## READING TEXT
'''

This blog will help you understand the following for a mono or multi-module maven project -

  • Code Coverage using JaCoCo
  • Publishing analysis to Sonar (using JaCoCo XML Report)
  • Quality Gate Analysis on Sonar
  • An Exceptional Case where test cases covering code for one module are written in a different module.
  • Automating the analysis of PRs on Bitbucket Cloud using Jenkins

We have created a GitHub repository with all the required dependencies to generate the JaCoCo Report, you can visit it here. The code will help you understand this blog a little better.

We also use the latest version of plugins available at the time of writing this blog post to ensure that the code is standardized, efficient, and neat.

At the time of writing this blog, the JaCoCo maven plugin was at 0.8.7 and Sonarqube at 8.8.

What is code coverage?

'''

[A sequence of records]

'''

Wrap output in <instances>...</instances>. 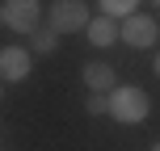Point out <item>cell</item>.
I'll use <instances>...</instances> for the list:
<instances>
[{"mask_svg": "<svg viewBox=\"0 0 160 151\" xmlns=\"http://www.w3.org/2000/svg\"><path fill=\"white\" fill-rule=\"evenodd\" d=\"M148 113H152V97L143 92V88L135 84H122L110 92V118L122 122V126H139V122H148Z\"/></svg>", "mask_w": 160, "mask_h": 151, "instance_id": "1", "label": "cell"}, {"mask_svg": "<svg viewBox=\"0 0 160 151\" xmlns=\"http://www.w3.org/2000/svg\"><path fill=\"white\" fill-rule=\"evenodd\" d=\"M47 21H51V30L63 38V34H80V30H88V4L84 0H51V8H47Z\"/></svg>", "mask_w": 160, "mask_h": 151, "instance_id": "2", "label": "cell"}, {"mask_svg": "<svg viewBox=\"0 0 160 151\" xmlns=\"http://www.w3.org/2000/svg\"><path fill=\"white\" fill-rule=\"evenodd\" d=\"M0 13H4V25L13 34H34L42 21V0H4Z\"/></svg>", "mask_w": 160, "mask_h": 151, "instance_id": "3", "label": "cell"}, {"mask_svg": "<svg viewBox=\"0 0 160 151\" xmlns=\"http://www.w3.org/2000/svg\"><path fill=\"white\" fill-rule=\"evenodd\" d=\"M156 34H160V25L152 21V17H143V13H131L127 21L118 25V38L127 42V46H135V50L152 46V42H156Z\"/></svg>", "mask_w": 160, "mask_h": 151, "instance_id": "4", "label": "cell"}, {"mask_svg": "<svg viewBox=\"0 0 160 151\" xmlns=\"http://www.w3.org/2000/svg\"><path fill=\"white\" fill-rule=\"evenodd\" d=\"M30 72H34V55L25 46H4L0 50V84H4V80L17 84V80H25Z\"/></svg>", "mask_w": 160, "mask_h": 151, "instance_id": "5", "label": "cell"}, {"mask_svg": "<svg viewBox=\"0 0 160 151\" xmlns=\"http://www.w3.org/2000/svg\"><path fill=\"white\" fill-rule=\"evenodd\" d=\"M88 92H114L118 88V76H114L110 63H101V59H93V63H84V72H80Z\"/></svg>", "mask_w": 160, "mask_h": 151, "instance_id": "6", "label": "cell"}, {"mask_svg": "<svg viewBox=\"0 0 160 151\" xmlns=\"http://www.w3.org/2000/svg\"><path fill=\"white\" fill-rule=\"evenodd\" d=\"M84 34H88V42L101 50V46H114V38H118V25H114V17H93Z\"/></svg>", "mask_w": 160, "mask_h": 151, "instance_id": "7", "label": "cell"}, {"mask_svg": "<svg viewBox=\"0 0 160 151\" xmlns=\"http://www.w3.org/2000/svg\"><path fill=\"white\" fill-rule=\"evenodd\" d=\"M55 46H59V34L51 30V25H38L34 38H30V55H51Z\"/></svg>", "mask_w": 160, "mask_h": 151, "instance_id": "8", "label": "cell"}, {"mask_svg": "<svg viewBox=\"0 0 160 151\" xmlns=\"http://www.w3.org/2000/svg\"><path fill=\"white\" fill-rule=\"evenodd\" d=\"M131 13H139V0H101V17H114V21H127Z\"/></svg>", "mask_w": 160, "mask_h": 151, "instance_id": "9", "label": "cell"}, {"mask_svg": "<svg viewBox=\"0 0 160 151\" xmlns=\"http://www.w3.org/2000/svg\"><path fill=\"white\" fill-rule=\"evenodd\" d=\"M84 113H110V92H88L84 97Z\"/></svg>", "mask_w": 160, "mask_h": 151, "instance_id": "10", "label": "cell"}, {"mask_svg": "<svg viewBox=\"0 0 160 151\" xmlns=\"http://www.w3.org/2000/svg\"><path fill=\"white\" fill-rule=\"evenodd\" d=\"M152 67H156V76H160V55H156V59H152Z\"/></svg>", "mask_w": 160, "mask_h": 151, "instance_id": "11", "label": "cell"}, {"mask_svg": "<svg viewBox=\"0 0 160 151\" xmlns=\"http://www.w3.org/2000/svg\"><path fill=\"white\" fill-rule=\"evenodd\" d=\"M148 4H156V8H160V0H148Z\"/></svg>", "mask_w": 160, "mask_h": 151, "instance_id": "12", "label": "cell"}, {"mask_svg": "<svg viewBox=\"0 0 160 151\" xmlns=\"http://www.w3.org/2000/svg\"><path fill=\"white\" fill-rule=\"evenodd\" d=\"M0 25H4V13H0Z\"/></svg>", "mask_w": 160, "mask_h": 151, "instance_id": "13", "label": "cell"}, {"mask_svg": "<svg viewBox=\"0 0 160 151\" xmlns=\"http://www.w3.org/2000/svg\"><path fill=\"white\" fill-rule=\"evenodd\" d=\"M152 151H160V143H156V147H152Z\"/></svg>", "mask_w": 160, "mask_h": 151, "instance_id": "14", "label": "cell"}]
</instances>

'''

## REQUIRED WORK
In the code coverage blog excerpt, what version was the JaCoCo maven plugin at when the post was written? The listing bears no relation to the code coverage blog excerpt.

## RESULT
Version 0.8.7.